An observational study by Currie et al. aiming at treatment intensification with insulin documented a U-shaped curve for mortality [26]. In view of their findings the authors suggested a revision of guidelines to include a minimum HbA1c value. Our result and that of the observational study by Currie et al. seem to support the 2018 AFP guidelines as far as the desired HbA1c range for most non-pregnant adults with type 2 diabetes is concerned, in contrast to the ADA, AACE, IDF or NICE guidelines [4, 27,28,29,30].
Study Limitations
The different HbA1c ranges were not equally represented in the studies included in the analysis. However, this limitation is unavoidable since we had no other option but to work with the available and eligible trials. Hence, any sub-group analysis would be biased toward such an imbalance. Data pertaining to a few endpoints were reported by a single study; hence, it was difficult to arrive at a definitive conclusion. We would like to include those areas as part of our research recommendations. Inclusion of other risk factors apart from target HbA1c and duration of diabetes may have provided different results. This was not done in our meta-analysis. The main roadblock to such an approach was the limited number of prospective studies available for analysis. Any additional subgroups would have resulted in gross under-evaluation of the endpoints. The increase in CV death and ACM in the subgroup represented by DM duration ≥ 10 years and HbA1c ≤ 7.0% could be due to the increased number of hypoglycaemic episodes in the intensive arm documented in the ACCORD trial. This could have skewed the data in the wrong direction. However, since the aim of this meta-analysis was to analyse the impact of an intensive versus convention therapeutic approach on outcomes, the mechanistic basis was not explored. Finally, the method of assessing HbA1c (JDS) was not the same as in the other included citations (NGSP method), which could have confounded some of the outcomes. However, after correcting for the difference as per the standardised equation (NGSP (%) = 1.02 × JDS (%) + 0.250), the KUMOTO study remained in the same target category (HbA1c range of 7.1% to 7.7%). As a result, this did not alter the effect size analysis of the outcomes.

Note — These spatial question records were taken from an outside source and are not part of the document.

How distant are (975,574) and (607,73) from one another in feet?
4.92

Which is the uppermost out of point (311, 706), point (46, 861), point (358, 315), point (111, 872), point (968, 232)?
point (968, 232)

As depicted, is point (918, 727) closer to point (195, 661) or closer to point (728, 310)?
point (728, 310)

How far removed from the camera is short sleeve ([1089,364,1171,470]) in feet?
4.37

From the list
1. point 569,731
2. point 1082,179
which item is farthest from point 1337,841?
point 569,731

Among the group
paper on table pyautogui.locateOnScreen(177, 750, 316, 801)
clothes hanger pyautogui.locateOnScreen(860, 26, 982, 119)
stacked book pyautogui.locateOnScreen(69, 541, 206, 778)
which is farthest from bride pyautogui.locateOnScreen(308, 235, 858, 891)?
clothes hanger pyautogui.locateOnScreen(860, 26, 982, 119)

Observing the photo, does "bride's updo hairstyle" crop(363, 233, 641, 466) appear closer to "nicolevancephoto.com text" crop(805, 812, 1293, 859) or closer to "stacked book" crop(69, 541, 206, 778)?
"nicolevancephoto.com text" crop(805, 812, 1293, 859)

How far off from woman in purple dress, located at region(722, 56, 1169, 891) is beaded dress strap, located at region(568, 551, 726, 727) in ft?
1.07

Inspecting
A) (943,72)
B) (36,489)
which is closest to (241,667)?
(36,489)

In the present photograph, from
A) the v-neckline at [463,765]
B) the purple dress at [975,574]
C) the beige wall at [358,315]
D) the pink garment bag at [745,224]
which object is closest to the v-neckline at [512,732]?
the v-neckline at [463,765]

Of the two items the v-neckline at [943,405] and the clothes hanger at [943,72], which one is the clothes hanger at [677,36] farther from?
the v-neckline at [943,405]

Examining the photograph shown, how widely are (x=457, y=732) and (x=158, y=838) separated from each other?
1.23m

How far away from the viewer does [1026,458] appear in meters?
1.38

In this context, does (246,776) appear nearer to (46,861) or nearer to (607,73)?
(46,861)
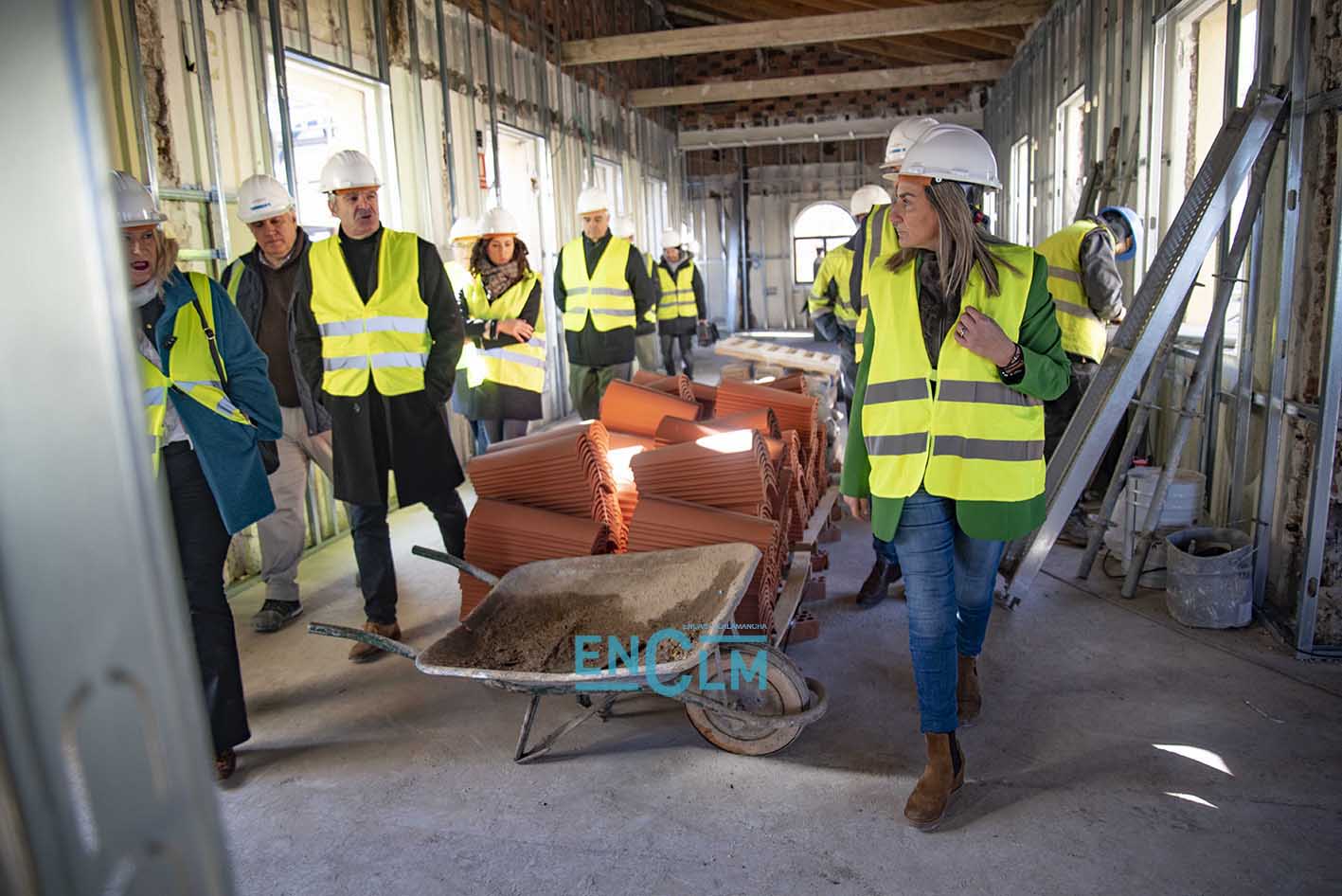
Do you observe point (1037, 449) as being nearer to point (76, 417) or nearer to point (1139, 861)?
point (1139, 861)

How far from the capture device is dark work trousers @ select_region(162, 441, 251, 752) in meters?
3.05

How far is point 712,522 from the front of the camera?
3436 millimetres

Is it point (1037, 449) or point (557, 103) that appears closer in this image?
point (1037, 449)

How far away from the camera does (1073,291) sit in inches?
206

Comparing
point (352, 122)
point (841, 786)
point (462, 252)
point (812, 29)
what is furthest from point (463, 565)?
point (812, 29)

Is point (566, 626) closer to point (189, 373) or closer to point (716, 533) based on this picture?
point (716, 533)

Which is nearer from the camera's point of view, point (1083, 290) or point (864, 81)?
point (1083, 290)

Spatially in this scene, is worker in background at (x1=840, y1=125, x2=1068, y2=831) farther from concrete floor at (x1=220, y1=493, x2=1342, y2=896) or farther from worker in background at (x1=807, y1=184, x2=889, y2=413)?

Strengths of the Meta-Analyses
One of the most prominent strengths of this meta-analysis was the inclusion of a large number of prospective studies. This allowed for analysis of one of the largest pools of data compared to most meta-analyses available to date. Another advantage was the inclusion of the HbA1c value achieved at EOS for analysis in contrast to the target HbA1c value used in some meta-analyses. We predominantly used the random effect model, which is one of the most conservative modes of analysis, for estimation of the effect size. This helped minimise the risk of over-estimation of the effect. Last but not the least, macrovascular endpoints were better represented in this meta-analysis, which is not surprising given the large number of trials that have focussed on CV safety and/or superiority.